_Supplied passage_
--------

Spare democratic norms

Published January 3, 2019

WHOEVER counselled the federal cavaliers to drop their campaign to destabilise the Sindh government has done well by the country’s democracy that still needs oxygen to breathe.

There is no fun in making oneself a laughing stock by declaring that the federation was not interested in forcing a change in Sindh. One excited gentleman repeatedly claimed that a good number of PPP MPAs in Sindh were ready to cross the floor, and that the Murad Ali Shah government could not survive. The purpose of the federal information minister’s plan to fly to Karachi was not concealed: he was going to assume command of the operation to overthrow the Sindh government. One dispatch from the war headquarters assured the people of Sindh that their new chief minister also would be a Shah.

Explore: PTI's political engineering in Sindh isn't likely to work, but it will have serious consequences

These warriors did not realise that enforced defections are not only contrary to democratic politics, they also make the losing party more popular. The two other opposition parties in the Sindh Assembly — the MQM and PML-F, both the PTI’s coalition partners at the centre and both fiercely opposed to the PPP — realised this and hastened to distance themselves from the ‘get-Murad’ expedition.

It is surely time the government acquired the confidence to govern without demonising the opposition.

The PTI spokespersons also forgot that extra-democratic attacks on a battered and wounded PPP were helping it gain some ground. (A street wit thought some of the politicos in the ruling party who had earlier contested elections on PPP tickets were operating as its secret weapons.) Nor did they remember their leader’s straightforward declaration that he would grant the opposition anything it wanted, except calling a halt to accountability. This is a fair rule of the game that all parties need to follow.

Hysterics apart, Murad Ali Shah was asked to step down because his name had been put on the Exit Control List. The demand is in violation of the settled practice that nobody can be forced to quit a public office until he is convicted of a charge involving moral turpitude. That an office-holder may voluntarily quit is a different matter, and we don’t have such knights in shining armour.

A most recent example is that of Nawaz Sharif. He was not ousted from office until he was found guilty by the Supreme Court. If anyone is made liable to lose his right merely because his name has been put on the ECL without a judicial order, there will be no end to the havoc the executive authorities might cause.

The talk of putting Sindh under governor’s rule reached the Supreme Court’s ears and the warning against imposing governor raj on Sindh and the derailment of democracy has come not from a PML-N or PPP loyalist or a civil society disruptionist, but from the head of that very apex court whose judgement had set the PTI bandwagon rolling. Any student of politics can prove that a robust opposition will cause Pakistan much less harm than a single-party rule.

--------

_Required tasks_
**A.** Reproduce, word for word, the part of the editorial above that begins with "Spare democratic norms" and ends after "oxygen to breathe.".
**B.** Using the editorial above, answer the following:
(i) Which two opposition parties in the Sindh Assembly distanced themselves from the 'get-Murad' expedition?
(ii) Why was Murad Ali Shah asked to step down?
(iii) Who is given as a recent example of a leader not ousted from office until found guilty by the Supreme Court?

--------

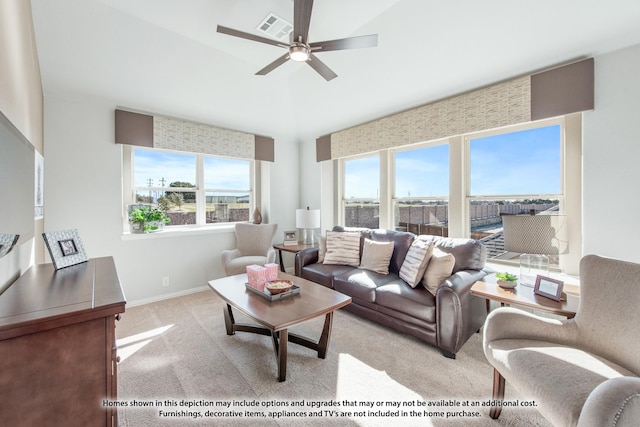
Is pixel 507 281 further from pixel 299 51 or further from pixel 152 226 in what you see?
pixel 152 226

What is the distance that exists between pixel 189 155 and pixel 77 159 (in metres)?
1.31

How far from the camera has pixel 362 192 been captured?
4.33 m

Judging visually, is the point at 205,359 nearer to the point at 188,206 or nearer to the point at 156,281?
the point at 156,281

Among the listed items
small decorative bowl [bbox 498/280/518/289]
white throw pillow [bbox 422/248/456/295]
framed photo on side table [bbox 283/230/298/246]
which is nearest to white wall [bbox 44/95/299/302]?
framed photo on side table [bbox 283/230/298/246]

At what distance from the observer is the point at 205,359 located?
215 cm

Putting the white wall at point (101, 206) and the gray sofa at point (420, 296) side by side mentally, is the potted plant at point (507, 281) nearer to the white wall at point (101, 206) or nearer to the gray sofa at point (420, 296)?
the gray sofa at point (420, 296)

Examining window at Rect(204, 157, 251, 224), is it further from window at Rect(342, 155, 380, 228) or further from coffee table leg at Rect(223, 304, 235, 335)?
coffee table leg at Rect(223, 304, 235, 335)

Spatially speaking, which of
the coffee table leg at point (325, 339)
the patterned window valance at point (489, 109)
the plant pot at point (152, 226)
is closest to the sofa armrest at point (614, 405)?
the coffee table leg at point (325, 339)

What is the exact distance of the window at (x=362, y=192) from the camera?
4.13 metres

--------

_Exercise answers_
**A.**
Spare democratic norms

Published January 3, 2019

WHOEVER counselled the federal cavaliers to drop their campaign to destabilise the Sindh government has done well by the country’s democracy that still needs oxygen to breathe.

**B.**
(i) The MQM and the PML-F.
(ii) His name had been put on the Exit Control List.
(iii) Nawaz Sharif.